In D.C., if parent groups were barred from hiring additional teachers, the city would likely lose many of the middle-class families it is eager to keep. So the school board stays quiet.

Not all parents are wild about the auction scene. Organizing the event and soliciting donations are a lot of work; time taken away from one's children. And it is not clear to some that the large amounts of money are necessary. ''It seems like they [auctions] have become an end unto themselves,'' says Loraine Wilson, a staffer at the organization Parents United for D.C. Public Schools, a parents advocacy group.

Laura Akgulian, a co-chair of Sidwell Friends' auction last year, notes that auction volunteers tend to be working mothers, a group not known for its spare time. But, she acknowledges, the school needs the money to fund scholarships.

And no one can deny that auctions produce entertaining stories. Like the two dads at East Silver Spring Elementary School who nearly got into a fistfight when one accused the other of crossing out his bid during the silent auction. Or the kids' auction at the Amazing Life Games Pre-school, where $5 plastic animals were going for upwards of $25 in fierce bidding among two- to five-year-olds (with parents' OK).

Or the $2,000 mink coat at the John Eaton auction that sat tucked in a corner like an unwelcome guest and went for only $250. Or the doctor who donated a vasectomy to the Parkmont School auction which no one bid on.

Usually, auctions are evening events, ''a chance to get parents together to talk without screaming children,'' says Kathleen Gundry, co-chair of John Eaton's auction, which netted $21,000. Other D.C. public-school auctions have raised upwards of $40,000 each.
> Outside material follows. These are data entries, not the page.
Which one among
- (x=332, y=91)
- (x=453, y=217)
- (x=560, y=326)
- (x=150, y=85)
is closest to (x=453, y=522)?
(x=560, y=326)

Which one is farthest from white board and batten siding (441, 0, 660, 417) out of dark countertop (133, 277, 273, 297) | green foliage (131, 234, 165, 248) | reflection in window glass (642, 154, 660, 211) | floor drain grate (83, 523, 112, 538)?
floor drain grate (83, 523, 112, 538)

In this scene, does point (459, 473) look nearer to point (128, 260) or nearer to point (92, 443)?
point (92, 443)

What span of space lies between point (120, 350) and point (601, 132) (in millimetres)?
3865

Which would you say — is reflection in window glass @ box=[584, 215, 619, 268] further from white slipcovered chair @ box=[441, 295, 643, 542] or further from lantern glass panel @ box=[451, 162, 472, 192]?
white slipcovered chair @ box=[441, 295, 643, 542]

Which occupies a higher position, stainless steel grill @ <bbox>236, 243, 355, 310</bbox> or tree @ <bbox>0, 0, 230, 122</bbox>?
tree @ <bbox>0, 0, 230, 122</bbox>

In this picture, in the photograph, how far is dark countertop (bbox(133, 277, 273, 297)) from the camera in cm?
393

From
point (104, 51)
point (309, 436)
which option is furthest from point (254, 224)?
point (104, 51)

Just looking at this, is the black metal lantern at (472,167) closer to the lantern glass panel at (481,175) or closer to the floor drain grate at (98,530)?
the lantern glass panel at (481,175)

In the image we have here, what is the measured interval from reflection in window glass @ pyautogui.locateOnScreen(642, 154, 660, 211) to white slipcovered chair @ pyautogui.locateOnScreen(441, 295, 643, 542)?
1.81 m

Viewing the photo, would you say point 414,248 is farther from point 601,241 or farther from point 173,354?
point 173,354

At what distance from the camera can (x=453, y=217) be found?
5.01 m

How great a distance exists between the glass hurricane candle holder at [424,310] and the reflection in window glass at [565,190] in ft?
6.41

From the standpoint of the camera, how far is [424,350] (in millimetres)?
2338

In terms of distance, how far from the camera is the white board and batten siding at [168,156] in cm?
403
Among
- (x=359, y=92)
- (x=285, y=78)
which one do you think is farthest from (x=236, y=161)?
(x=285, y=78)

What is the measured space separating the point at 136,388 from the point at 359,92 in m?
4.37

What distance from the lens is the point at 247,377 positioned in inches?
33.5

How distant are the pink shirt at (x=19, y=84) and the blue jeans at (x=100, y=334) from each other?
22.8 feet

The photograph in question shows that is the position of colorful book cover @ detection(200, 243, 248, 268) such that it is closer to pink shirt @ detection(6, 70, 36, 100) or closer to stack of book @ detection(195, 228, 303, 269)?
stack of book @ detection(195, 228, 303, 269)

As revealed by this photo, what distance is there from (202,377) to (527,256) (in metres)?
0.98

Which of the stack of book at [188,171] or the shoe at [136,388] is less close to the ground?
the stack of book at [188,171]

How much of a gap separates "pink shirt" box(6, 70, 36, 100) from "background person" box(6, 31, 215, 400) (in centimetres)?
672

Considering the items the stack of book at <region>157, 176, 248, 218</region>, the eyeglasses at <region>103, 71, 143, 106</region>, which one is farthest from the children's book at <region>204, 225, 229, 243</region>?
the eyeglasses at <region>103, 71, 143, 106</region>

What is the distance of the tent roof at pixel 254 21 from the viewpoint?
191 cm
At some private schools, the numbers swell dramatically. Sidwell Friends, where President Clinton's daughter, Chelsea, attends 10th-grade, netted $240,000 last year.

At least one school does better: the Center for Early Education, a private elementary school in West Hollywood, Calif., where children of the rich and famous learn their ABCs.

The Center's recent auction raised about $270,000, a total helped along by such items as a trip to New York to watch a rock star record his latest music video (a bargain at $6,000) and a reserved parking spot near the school ($10,000, no joke).

Ms. Akgulian, the Sidwell mother, would like to see her school help a poor D.C. public school organize its own auction.

At least one local business is all for it: The Tabard Inn, a quaint little hotel and restaurant in downtown D.C., happily donates a brunch for four to any school that asks (they get about 60 requests a year). ''I'm a graduate of D.C. public schools, and I wish more of them did auctions,'' says manager Josh Cohen.